Forty-eight Republican members of Congress argued in September amicus brief supporting Idaho and West Virginia that “if upheld, the lower courts’ interpretation would undermine the promises Congress has made to generations of young women and men under Title IX.”

On the other hand, 130 Democrats in Congress in a November amicus brief, she defended two transgender athletes, noting that “categorical prohibitions that prevent transgender students from participating on sports teams consistent with their gender identity cause significant harm to all children – especially girls.”

The group argued that such bans “fail to meet the standards established by the Court for assessing sex discrimination – whether under Title IX or the Equal Protection Clause.”

Trump’s broader anti-transgender agenda extends beyond sports participation in the nearly year since taking office.

He signed executive orders that: do it “U.S. policy recognizing two sexes, male and female”; restrict access to gender affirming care for children; and try to block openly transgender service members from the US Army.

“Textbook discrimination”

The Human Rights CampaignLGBTQ+ advocacy group, noted that there has been “considerable misinformation and disinformation about what the inclusion of transgender youth in sports entails” and that transgender student participation in sports “is not an issue.”

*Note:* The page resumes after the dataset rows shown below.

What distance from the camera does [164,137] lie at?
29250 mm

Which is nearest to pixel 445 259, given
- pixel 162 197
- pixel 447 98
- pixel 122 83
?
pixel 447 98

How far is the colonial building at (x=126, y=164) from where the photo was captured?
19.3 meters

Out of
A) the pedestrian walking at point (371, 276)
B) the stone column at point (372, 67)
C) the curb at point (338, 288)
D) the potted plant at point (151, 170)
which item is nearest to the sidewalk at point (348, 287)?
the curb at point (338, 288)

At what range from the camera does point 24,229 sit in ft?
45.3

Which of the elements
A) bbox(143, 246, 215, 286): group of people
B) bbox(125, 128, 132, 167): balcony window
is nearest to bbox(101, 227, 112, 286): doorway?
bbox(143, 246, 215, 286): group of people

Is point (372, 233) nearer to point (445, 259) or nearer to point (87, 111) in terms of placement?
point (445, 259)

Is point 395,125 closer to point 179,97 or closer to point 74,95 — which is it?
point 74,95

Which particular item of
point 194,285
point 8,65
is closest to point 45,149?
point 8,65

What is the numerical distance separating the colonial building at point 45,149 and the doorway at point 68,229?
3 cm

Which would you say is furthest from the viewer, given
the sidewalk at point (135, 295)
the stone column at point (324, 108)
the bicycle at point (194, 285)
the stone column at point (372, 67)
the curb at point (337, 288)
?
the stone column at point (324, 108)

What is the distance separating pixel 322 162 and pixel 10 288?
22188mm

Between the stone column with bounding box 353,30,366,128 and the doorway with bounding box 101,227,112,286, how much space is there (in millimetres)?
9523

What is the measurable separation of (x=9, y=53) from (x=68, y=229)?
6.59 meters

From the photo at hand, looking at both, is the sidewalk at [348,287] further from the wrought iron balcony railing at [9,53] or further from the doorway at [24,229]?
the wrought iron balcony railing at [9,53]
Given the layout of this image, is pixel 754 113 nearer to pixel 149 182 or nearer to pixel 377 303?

In statement Cathryn Oakley, HRC’s senior director of legal policy, said that “every child, regardless of their background, race or gender, should have access to a high-quality education where they can feel safe to learn and develop – and for many children this means being on a school sports team.”

Oakley added that “denying transgender children the opportunity to participate in school sports with their peers simply because of who they are is textbook discrimination and unconstitutional.”